Moreover, ECB President Jean-Claude Trichet urged Greece to halt its apparent informal discussions with the IMF, and work within Europe to tame its deficit. As protestors in Greece reacted to the announcement of additional austerity measures, the Greek government said the absence of European support might force it to work with the Fund on a financial aid package.
Source: Department of Labor
U.S. unemployment rate steady in February. Despite a spike in new layoffs sparked by the cold weather front that decimated the Northeast and forced businesses to halt operations temporarily, the unemployment rate remained stable at 9.7% in February. Payrolls dropped 36,000 following a revised 26,000 cut in January, according to the Labor Department [see ]. But the falloff in payrolls was substantially less than market expectations for a drop of 68,000 jobs. Sustained job growth may take some time to gain momentum, considering 8.4 million have been lost to date as a result of the financial crisis.
German factory orders from domestic firms soar in January. In a somewhat surprising, but largely encouraging development, orders received by German manufacturers from domestic customers jumped 7.1% in January (m/m) after having lain dormant for months. The gain was underpinned by substantial demand for capital equipment (up 10% in the month), suggesting that with export performance picking up, firms serving the overseas markets are re-starting investment spending following a long hiatus.
Orders from foreign customers picked up a more moderate 1.9% in January, though also underpinned by increased call for investment goods. In context, total orders grew 9.4% in January (saar), up sharply from the 3.7% momentum gains of December. “The numbers are amazing, but the strong tailwind from bulk orders isn’t sustainable,” in the view of Alexander Koch of UniCredit/MIB in Munich. “Foreign demand, especially from emerging Asia will continue to drive Germany’s recovery.”
Among emerging markets:
In East Asia and the Pacific, Malaysia’s exports surged 37% in January (y/y) beating most market forecasts and providing another indication that intra-regional trade is playing a large part in the Malaysian recovery.
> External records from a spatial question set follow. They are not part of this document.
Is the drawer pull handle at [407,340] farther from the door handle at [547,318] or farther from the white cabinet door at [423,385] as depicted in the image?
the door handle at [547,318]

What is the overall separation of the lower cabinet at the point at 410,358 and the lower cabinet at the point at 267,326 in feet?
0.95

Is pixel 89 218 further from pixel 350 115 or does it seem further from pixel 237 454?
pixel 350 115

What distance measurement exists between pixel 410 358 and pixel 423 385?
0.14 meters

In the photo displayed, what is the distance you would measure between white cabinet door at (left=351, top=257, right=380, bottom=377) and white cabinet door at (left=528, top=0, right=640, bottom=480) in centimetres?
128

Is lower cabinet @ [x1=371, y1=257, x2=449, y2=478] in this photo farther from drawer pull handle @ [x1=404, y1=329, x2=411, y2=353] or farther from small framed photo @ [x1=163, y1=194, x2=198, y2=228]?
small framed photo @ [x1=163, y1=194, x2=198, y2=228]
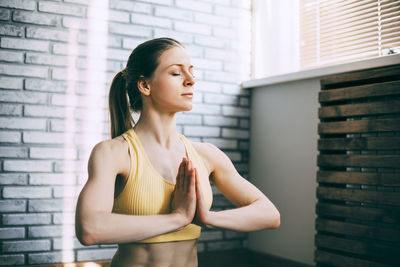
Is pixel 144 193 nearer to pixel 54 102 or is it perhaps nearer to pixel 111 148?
pixel 111 148

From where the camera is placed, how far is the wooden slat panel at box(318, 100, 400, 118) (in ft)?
6.91

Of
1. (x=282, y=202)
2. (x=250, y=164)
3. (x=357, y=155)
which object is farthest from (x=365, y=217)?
(x=250, y=164)

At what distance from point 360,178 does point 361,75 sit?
1.80ft

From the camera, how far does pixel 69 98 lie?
2.64 meters

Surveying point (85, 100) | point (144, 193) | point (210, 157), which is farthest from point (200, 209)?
point (85, 100)

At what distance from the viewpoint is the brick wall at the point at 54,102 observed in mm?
2492

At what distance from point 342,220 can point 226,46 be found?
1602 millimetres

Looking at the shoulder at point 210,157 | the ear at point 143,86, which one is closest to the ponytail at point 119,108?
the ear at point 143,86

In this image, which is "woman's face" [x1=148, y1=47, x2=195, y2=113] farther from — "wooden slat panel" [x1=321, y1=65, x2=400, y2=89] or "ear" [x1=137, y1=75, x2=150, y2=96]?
"wooden slat panel" [x1=321, y1=65, x2=400, y2=89]

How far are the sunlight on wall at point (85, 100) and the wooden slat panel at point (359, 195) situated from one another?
142 cm

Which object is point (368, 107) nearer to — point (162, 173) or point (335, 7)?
point (335, 7)

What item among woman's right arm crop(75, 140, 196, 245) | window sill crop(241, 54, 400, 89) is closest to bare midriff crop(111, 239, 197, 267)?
woman's right arm crop(75, 140, 196, 245)

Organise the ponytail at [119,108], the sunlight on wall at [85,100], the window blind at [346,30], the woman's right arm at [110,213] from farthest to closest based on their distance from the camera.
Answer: the sunlight on wall at [85,100] < the window blind at [346,30] < the ponytail at [119,108] < the woman's right arm at [110,213]

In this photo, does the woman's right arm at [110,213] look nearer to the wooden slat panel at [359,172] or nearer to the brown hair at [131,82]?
the brown hair at [131,82]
China’s government announced a commitment to rein in prices in the overheating property sector, by initiating controls on lending over the coming weeks.
In Latin America and the Caribbean, prices in Brazil rose 4.8% over the year to February, surpassing the government’s annual inflation target of 4.5% for a second month running.
In Central and Eastern Europe, Latvia posted a $768 million current account surplus for the final quarter of 2009 equivalent to 12% of GDP. This was larger than the third quarter surplus of 10% of GDP; and should Latvia’s surplus position persist, the country’s external debt burden may become less challenging to overcome in coming quarters.